* EXERCISE OBJECTIVE:
Copy the entries below word for word, from their first line through the line containing "0.89 meters", including that line.

start

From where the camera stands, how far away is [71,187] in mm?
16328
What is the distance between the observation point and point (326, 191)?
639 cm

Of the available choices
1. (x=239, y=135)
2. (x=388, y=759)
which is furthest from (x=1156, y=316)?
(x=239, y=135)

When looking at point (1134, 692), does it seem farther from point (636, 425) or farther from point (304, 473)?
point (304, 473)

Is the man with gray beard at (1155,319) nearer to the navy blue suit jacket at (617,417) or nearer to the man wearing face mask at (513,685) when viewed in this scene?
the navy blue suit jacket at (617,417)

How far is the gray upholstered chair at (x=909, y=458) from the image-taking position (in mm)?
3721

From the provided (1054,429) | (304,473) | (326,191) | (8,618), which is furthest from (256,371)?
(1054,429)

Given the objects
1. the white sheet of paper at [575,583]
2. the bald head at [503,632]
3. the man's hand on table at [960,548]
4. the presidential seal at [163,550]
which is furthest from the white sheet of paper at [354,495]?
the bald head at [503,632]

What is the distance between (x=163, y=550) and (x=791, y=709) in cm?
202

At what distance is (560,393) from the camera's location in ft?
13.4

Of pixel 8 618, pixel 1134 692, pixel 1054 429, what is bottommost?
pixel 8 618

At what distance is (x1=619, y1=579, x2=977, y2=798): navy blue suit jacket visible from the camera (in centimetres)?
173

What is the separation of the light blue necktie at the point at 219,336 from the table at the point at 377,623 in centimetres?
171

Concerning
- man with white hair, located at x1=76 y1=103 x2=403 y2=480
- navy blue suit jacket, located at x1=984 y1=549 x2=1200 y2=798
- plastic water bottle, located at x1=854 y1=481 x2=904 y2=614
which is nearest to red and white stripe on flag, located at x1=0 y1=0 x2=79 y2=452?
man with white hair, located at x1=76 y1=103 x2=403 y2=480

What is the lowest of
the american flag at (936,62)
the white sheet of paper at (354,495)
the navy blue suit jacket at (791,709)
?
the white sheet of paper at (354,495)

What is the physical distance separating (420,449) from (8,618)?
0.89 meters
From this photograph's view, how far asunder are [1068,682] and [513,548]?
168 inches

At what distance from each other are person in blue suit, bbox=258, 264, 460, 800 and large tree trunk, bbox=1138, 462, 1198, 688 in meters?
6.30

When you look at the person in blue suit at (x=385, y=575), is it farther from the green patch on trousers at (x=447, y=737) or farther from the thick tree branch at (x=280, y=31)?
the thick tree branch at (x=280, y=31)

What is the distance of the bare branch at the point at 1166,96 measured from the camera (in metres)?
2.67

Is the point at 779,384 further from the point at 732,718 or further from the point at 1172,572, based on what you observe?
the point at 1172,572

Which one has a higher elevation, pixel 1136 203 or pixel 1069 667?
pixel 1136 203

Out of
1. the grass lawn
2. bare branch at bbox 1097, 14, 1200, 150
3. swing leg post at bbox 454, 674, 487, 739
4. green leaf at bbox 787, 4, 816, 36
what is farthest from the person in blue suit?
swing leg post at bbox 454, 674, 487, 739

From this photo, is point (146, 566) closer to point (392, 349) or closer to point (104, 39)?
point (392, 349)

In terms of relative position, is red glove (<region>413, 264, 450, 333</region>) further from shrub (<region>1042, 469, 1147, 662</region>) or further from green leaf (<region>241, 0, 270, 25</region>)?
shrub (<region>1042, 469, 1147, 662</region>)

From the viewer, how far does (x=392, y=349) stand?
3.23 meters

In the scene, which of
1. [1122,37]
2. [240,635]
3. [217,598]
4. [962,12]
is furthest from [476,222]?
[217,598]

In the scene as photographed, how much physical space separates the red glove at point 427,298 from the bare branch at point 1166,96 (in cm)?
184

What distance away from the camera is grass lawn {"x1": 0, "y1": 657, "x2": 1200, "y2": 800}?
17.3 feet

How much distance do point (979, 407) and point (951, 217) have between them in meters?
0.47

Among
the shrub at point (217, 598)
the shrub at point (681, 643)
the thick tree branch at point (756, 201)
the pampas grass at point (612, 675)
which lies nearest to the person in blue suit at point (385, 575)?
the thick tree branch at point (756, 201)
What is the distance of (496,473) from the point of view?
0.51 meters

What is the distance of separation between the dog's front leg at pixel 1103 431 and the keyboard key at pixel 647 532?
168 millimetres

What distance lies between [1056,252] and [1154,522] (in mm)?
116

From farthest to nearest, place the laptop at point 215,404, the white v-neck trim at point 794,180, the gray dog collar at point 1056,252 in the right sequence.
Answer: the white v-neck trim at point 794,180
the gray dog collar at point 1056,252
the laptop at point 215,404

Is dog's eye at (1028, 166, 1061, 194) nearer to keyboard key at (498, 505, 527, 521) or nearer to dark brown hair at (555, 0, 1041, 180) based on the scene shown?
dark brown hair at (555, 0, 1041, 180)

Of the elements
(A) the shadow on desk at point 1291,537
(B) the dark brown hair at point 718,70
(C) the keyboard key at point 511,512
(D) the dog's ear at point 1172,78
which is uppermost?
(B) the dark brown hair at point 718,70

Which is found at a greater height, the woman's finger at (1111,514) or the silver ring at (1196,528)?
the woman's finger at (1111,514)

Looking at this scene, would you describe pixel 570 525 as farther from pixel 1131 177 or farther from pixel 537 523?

end

* THE COMPLETED TASK:
From where the camera stands, how far away is [71,187] in mm?
16328
What is the distance between the observation point and point (326, 191)?
639 cm

Of the available choices
1. (x=239, y=135)
2. (x=388, y=759)
which is furthest from (x=1156, y=316)?
(x=239, y=135)

When looking at point (1134, 692), does it seem farther from point (636, 425) or farther from point (304, 473)?
point (304, 473)

Is the man with gray beard at (1155,319) nearer to the navy blue suit jacket at (617,417) or nearer to the man wearing face mask at (513,685) when viewed in this scene?
the navy blue suit jacket at (617,417)

How far is the gray upholstered chair at (x=909, y=458) from the image-taking position (in mm)?
3721

From the provided (1054,429) | (304,473) | (326,191) | (8,618), which is furthest from (256,371)?
(1054,429)

Given the objects
1. the white sheet of paper at [575,583]
2. the bald head at [503,632]
3. the man's hand on table at [960,548]
4. the presidential seal at [163,550]
which is furthest from the white sheet of paper at [354,495]?
the bald head at [503,632]

What is the distance between (x=163, y=550) and (x=791, y=709) in cm?
202

At what distance is (560,393) from the camera's location in ft?
13.4

Of pixel 8 618, pixel 1134 692, pixel 1054 429, what is bottommost?
pixel 8 618

At what distance is (x1=619, y1=579, x2=977, y2=798): navy blue suit jacket visible from the camera (in centimetres)?
173

What is the separation of the light blue necktie at the point at 219,336 from the table at the point at 377,623 in centimetres?
171

Concerning
- man with white hair, located at x1=76 y1=103 x2=403 y2=480
- navy blue suit jacket, located at x1=984 y1=549 x2=1200 y2=798
- plastic water bottle, located at x1=854 y1=481 x2=904 y2=614
which is nearest to red and white stripe on flag, located at x1=0 y1=0 x2=79 y2=452?
man with white hair, located at x1=76 y1=103 x2=403 y2=480

What is the lowest of
the american flag at (936,62)
the white sheet of paper at (354,495)
the navy blue suit jacket at (791,709)
?
the white sheet of paper at (354,495)

What is the physical distance separating (420,449) from (8,618)?
0.89 meters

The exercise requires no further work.